=== Ziel der Aufgabe ===
Kannst du aus dem Bericht über den MarxIs’Muss Kongress den Abschnitt wortgetreu wiedergeben, der mit den Worten „Marxistische Ideen sind“ beginnt und mit „schildert ihre Eindrücke.“ schließt?

=== Extrahierter Text ===
————————
Marxistische Ideen sind wieder zunehmend auf dem Vormarsch. Das zeigt auch die Beteiligung am diesjährigen MarxIs’Muss Kongress in Berlin. Muriel aus Wien war vor Ort und schildert ihre Eindrücke.
Es ist ein idyllisches Bild, dass sich Anfang Juni in Berlin zeigt: In dem Gebäude des nd-Verlags und nur einen Katzensprung von der Rosa-Luxemburg-Stiftung entfernt haben sich ungefähr 1.200 Aktivist*innen, Student*innen und Arbeiter*innen eingefunden. Sie alle wollen am diesjährigen MarxIs’Muss Kongress dem propagierten „Aufbruch von links“ ein Stück näherkommen. Die diesjährige Ausgabe des Kongress’ ist die größte, die es jemals gab. Das betonen die Veranstalter*innen in ihrer Begrüßung und lassen einige Freudentränen folgen. Danach unterstreichen sie, warum sie von einem Aufbruch sprechen: Die Jugend sei links. Es gäbe eine sich widersetzende Massenbewegung. Außerdem befände sich die Partei DIE LINKE in der Renaissance und auch in einigen Betrieben zeigten sich kämpferische Erneuerungen. Jetzt sei die Zeit, um Vernetzungen aufzubauen und sich zu organisieren.
————————
[Gespeicherte Einträge]
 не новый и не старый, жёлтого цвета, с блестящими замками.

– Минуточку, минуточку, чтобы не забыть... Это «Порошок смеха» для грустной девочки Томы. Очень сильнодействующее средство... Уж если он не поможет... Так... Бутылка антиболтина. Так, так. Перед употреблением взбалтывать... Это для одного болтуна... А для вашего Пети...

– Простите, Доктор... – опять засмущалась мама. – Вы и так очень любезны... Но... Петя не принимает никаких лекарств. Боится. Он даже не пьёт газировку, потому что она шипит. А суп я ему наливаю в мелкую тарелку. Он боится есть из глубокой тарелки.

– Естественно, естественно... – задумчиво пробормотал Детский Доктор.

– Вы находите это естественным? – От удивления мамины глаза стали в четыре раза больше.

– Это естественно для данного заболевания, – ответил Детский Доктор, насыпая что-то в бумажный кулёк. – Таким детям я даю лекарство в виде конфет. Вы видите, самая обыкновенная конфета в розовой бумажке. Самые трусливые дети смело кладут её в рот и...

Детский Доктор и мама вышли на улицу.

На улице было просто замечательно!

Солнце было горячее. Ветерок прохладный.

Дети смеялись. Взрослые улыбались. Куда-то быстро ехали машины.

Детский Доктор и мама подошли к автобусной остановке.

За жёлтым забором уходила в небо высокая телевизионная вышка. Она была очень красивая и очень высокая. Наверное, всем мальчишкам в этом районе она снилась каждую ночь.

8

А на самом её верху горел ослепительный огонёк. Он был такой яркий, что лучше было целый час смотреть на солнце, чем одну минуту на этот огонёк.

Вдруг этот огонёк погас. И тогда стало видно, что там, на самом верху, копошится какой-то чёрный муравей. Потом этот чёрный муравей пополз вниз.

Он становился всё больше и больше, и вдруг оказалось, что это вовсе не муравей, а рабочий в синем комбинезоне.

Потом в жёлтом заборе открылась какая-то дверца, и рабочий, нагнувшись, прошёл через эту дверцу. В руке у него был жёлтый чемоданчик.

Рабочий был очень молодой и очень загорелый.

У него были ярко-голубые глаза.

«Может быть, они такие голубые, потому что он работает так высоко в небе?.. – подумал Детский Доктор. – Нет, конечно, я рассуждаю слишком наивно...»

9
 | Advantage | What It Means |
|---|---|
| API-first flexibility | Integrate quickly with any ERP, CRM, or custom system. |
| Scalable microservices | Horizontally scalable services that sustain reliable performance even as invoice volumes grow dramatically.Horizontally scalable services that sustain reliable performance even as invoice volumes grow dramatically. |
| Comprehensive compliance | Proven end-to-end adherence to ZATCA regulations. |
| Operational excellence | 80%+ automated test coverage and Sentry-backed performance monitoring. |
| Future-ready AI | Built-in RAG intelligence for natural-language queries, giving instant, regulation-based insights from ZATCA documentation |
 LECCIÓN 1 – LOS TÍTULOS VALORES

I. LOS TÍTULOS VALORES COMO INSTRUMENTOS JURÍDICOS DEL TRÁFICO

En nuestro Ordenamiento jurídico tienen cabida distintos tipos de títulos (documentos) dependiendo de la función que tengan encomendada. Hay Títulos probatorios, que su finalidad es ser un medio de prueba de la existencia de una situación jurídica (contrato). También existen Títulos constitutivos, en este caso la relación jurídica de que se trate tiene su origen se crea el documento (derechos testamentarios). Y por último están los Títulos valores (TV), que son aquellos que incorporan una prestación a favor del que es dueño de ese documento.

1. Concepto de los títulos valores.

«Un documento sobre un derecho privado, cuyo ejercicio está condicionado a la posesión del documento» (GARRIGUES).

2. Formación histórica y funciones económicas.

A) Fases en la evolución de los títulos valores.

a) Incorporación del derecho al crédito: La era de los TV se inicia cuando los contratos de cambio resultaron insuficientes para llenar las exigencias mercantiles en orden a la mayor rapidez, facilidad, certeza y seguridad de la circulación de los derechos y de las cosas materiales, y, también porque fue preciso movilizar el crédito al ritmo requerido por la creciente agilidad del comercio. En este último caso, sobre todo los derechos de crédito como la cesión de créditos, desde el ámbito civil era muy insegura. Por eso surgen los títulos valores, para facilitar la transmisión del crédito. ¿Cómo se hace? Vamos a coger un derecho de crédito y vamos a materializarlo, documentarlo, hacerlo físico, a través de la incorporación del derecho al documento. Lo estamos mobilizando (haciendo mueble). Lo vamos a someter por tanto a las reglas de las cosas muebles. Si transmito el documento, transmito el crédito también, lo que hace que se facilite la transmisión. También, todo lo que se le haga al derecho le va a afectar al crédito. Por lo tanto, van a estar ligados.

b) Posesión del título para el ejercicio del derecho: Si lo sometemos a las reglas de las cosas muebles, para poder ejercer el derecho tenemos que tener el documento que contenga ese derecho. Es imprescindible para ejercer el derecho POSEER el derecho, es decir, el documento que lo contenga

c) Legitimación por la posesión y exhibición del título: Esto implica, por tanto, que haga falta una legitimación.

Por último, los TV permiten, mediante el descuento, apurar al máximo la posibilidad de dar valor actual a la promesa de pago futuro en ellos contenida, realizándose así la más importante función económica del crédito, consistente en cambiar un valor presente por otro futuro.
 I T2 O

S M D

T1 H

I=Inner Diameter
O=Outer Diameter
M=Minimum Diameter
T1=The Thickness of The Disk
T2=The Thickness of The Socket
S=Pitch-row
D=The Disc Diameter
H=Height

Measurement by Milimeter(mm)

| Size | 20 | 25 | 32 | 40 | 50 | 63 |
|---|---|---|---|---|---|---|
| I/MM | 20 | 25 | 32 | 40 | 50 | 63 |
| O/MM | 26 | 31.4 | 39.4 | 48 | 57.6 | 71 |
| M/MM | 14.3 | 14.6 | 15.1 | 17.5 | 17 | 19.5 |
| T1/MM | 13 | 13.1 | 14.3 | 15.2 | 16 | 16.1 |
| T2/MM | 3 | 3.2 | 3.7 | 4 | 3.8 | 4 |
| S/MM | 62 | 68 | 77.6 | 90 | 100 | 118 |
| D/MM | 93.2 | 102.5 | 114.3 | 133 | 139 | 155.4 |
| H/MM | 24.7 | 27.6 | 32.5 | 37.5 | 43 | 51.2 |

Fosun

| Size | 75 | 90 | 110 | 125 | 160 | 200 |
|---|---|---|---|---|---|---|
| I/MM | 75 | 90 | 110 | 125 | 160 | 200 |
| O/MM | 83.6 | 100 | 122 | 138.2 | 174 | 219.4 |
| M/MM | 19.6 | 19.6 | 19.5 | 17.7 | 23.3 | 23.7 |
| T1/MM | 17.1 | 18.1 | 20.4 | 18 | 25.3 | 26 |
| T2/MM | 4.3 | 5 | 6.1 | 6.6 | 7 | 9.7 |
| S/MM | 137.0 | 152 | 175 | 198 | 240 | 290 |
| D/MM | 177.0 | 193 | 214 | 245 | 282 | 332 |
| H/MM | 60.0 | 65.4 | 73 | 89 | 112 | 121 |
————————
=== Schriftliche Antwort ===
Marxistische Ideen sind wieder zunehmend auf dem Vormarsch. Das zeigt auch die Beteiligung am diesjährigen MarxIs’Muss Kongress in Berlin. Muriel aus Wien war vor Ort und schildert ihre Eindrücke.